» Excerpt provided
But wanting to start paying off a mortgage when the kids are grown and you’re pushing 60? Why? It’s over, guys. Rent a place you like, keep running your business, save a little each year and enjoy what you can when you can.

Not wanting to be too dramatic, but just because Fukushima has been buried by Libya, Syria, the royal wedding and other celeb news distractions, radiation is still being spewed out. Many of us in North America, particularly the west coasters, may be running out of time before we (and the government) run out of money.

#66 Smell The Coffee on 09.09.11 at 2:44 am

Lets review. Gone broke once. Almost 60 years old now.

Clawed out of the debt-pit, on broken nails, raw knees, and sweated brow to save a 100 large.

Now, get tempted to buy at the very foamy top of the real estate circus, ignoring tht the rest of the world is in a flow blown brick-and-mortar depression.

Determined on emotion alone to be in a particle-board prison … until they put you in a pine one. Freedom 95.

Sounds like a good plan to me.

Very Canadian,

Go for it.

#67 Aussie Roy on 09.09.11 at 5:34 am

Ausssie Update

Brisbane’s southside has recorded a larger slump in house prices than any other region in all state capital cities, new analysis shows.

Prices in the city’s inner southeast tumbled 8.1 per cent in the three months to June, according to figures released by RP Data yesterday.

Auction Results per Individual State – Sep 4, 2011

The unemployment rate rose in August to 5.3 per cent, up from 5.1 per cent a month earlier, pushing the jobless rate to a 10-month high, according to new figures released today.

BONDS issued by Australian banks and big business have crashed to the lowest level since the collapse of Lehman Brothers as volatile European credit markets have kept many at bay.

Amidst the mostly good news in yesterday’s national accounts figures, there was one potentially worrying chart – the history of quarterly GDP movements plotted against the trend figure for hours worked.

Working from the perspective that the economy is driven by aggregate demand, and that aggregate demand is GDP plus the change in debt, I therefore expected the crisis to begin when the rate of growth of debt slowed down substantially.

Late last year, the research and brokerage firm CLSA commissioned me to write a report on the Australian housing market. CLSA was founded 25 years ago by journalists who were dissatisfied with the quality of existing journalism in finance–which then, like today, is often more public relations than investigative journalism.

Paid subscribers to Debtwatch – ($2USD per yr).

#68 I'm stupid on 09.09.11 at 6:08 am

The true problem lies with perception. People are not afraid of debt because they don’t really perceive it in real terms. It’s like loaning a friend money, you give it to them. Now they owe you, chances are that they “will forget” to give it back and you have to almost beg to get it back. It’s the same reason casinos use chips instead of real money, you don’t perceive it as money only chips. Credit cards, debit and store cards use the same principle, buy eliminating the ingrained paper value of money and substituting it with alternatives it gets people spending more than they can afford. You can walk into a car dealership and drive off with a car without a penny, you feel like you got something for nothing but the debt remains.

The solution is simple stop using alternative methods of payment and I can guarantee you that you will stop buying things you don’t need or can’t afford.

» Recorded data
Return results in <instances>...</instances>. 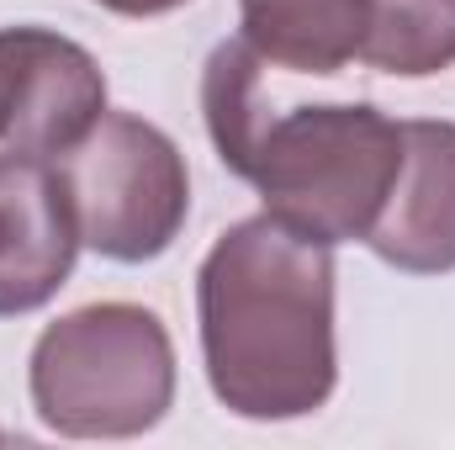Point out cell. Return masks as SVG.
Masks as SVG:
<instances>
[{"label":"cell","instance_id":"cell-1","mask_svg":"<svg viewBox=\"0 0 455 450\" xmlns=\"http://www.w3.org/2000/svg\"><path fill=\"white\" fill-rule=\"evenodd\" d=\"M202 360L228 414L281 424L334 398V254L270 213L233 223L196 276Z\"/></svg>","mask_w":455,"mask_h":450},{"label":"cell","instance_id":"cell-2","mask_svg":"<svg viewBox=\"0 0 455 450\" xmlns=\"http://www.w3.org/2000/svg\"><path fill=\"white\" fill-rule=\"evenodd\" d=\"M403 170V122L376 107H291L265 117L243 181L265 213L318 244L365 238Z\"/></svg>","mask_w":455,"mask_h":450},{"label":"cell","instance_id":"cell-3","mask_svg":"<svg viewBox=\"0 0 455 450\" xmlns=\"http://www.w3.org/2000/svg\"><path fill=\"white\" fill-rule=\"evenodd\" d=\"M27 382L53 435L132 440L175 403V344L138 302H91L37 334Z\"/></svg>","mask_w":455,"mask_h":450},{"label":"cell","instance_id":"cell-4","mask_svg":"<svg viewBox=\"0 0 455 450\" xmlns=\"http://www.w3.org/2000/svg\"><path fill=\"white\" fill-rule=\"evenodd\" d=\"M80 238L116 265L159 260L191 213V175L175 138L132 112H101V122L59 154Z\"/></svg>","mask_w":455,"mask_h":450},{"label":"cell","instance_id":"cell-5","mask_svg":"<svg viewBox=\"0 0 455 450\" xmlns=\"http://www.w3.org/2000/svg\"><path fill=\"white\" fill-rule=\"evenodd\" d=\"M107 112L101 64L48 27H0V143L59 159Z\"/></svg>","mask_w":455,"mask_h":450},{"label":"cell","instance_id":"cell-6","mask_svg":"<svg viewBox=\"0 0 455 450\" xmlns=\"http://www.w3.org/2000/svg\"><path fill=\"white\" fill-rule=\"evenodd\" d=\"M80 218L59 159L0 154V318L37 313L59 297L80 254Z\"/></svg>","mask_w":455,"mask_h":450},{"label":"cell","instance_id":"cell-7","mask_svg":"<svg viewBox=\"0 0 455 450\" xmlns=\"http://www.w3.org/2000/svg\"><path fill=\"white\" fill-rule=\"evenodd\" d=\"M365 244L408 276L455 270V122H403V170Z\"/></svg>","mask_w":455,"mask_h":450},{"label":"cell","instance_id":"cell-8","mask_svg":"<svg viewBox=\"0 0 455 450\" xmlns=\"http://www.w3.org/2000/svg\"><path fill=\"white\" fill-rule=\"evenodd\" d=\"M243 43L291 75H339L365 48L371 0H238Z\"/></svg>","mask_w":455,"mask_h":450},{"label":"cell","instance_id":"cell-9","mask_svg":"<svg viewBox=\"0 0 455 450\" xmlns=\"http://www.w3.org/2000/svg\"><path fill=\"white\" fill-rule=\"evenodd\" d=\"M360 64L424 80L455 64V0H371Z\"/></svg>","mask_w":455,"mask_h":450},{"label":"cell","instance_id":"cell-10","mask_svg":"<svg viewBox=\"0 0 455 450\" xmlns=\"http://www.w3.org/2000/svg\"><path fill=\"white\" fill-rule=\"evenodd\" d=\"M259 53L243 43V37H228L212 48L207 59V75H202V112H207V133H212V149L228 170L238 175L249 149H254V133L259 122L270 117L265 107V91H259Z\"/></svg>","mask_w":455,"mask_h":450},{"label":"cell","instance_id":"cell-11","mask_svg":"<svg viewBox=\"0 0 455 450\" xmlns=\"http://www.w3.org/2000/svg\"><path fill=\"white\" fill-rule=\"evenodd\" d=\"M101 11H116V16H164V11H175V5H186V0H96Z\"/></svg>","mask_w":455,"mask_h":450}]
</instances>
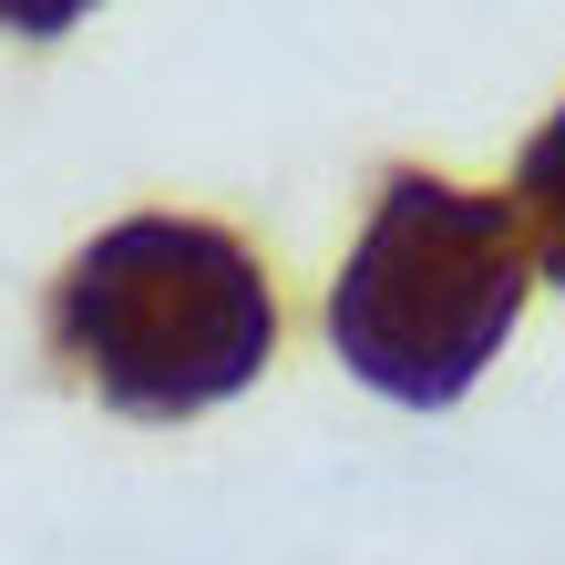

» Problem to work on
Write out, word for word, the stretch of the reader comments on housing and debt above from "The unemployment rate" through "figures released today.".

» Output for this exercise
The unemployment rate rose in August to 5.3 per cent, up from 5.1 per cent a month earlier, pushing the jobless rate to a 10-month high, according to new figures released today.